§ ACTIVITY: Beginning with the line below that contains "swot analysis career" and ending with the line that contains "www.law.muni.cz Bilanční, majetkové", copy every line exactly. Copy nothing else.

§ SUPPLIED MATERIAL:
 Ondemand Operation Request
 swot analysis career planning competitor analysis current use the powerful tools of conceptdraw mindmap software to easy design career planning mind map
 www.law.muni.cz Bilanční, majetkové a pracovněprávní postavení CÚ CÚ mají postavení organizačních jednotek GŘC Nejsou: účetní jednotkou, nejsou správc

==

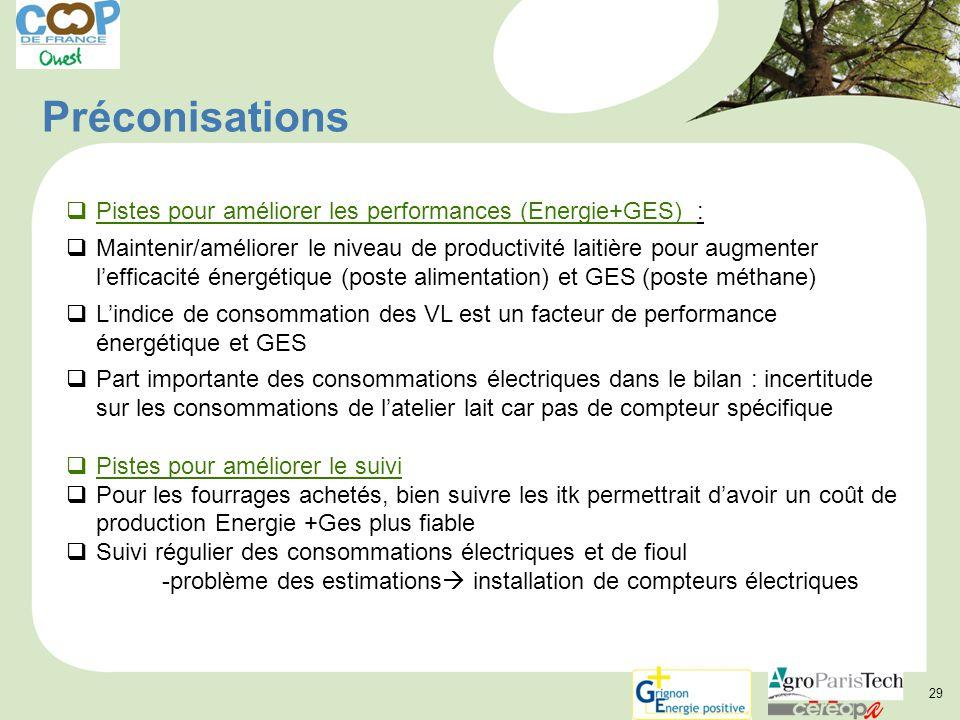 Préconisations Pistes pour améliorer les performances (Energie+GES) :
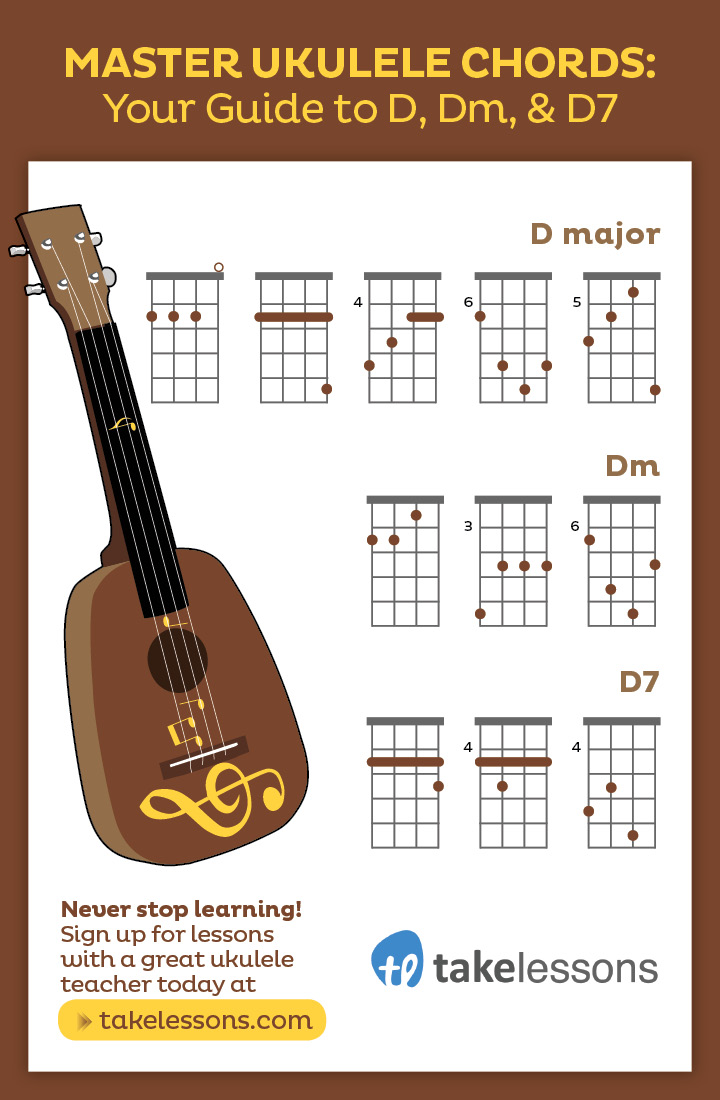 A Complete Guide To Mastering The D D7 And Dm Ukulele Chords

§ ANSWER SECTION:
 swot analysis career planning competitor analysis current use the powerful tools of conceptdraw mindmap software to easy design career planning mind map
 www.law.muni.cz Bilanční, majetkové a pracovněprávní postavení CÚ CÚ mají postavení organizačních jednotek GŘC Nejsou: účetní jednotkou, nejsou správc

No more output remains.